Abscess. Right occipital mass showing marked diffusion restriction within the core on DWI and ADC maps (a and b, respectively) and a peripheral enhancing pattern on T1 post gadolinium (c). DWI helps to differentiate ring-enhancing lesions because restricted diffusion in the centre of the mass is characteristic of pyogenic abscesses.

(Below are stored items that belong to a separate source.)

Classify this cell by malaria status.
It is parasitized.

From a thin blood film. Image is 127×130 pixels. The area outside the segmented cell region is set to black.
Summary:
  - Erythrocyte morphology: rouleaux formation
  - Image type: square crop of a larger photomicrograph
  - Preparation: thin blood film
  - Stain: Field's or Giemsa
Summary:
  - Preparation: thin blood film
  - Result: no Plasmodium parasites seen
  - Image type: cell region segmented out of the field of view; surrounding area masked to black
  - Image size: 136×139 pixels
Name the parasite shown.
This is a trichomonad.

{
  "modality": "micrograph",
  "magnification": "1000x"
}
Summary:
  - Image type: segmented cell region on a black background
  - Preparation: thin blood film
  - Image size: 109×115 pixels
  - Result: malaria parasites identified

In this case, diffusion-based sequences also helped to identify ventriculitis (arrows)

Full size image

Fungal abscesses can have either restricted or elevated diffusion in the centre (depending on the content), in opposition to pyogenic and tuberculous abscesses that typically show restricted diffusion in the core of the cavity [53]. Restricted diffusion is usually demonstrated in the projections and wall of the fungal abscess, referred to as “intracavitary projections”, and represent the fungal organism itself.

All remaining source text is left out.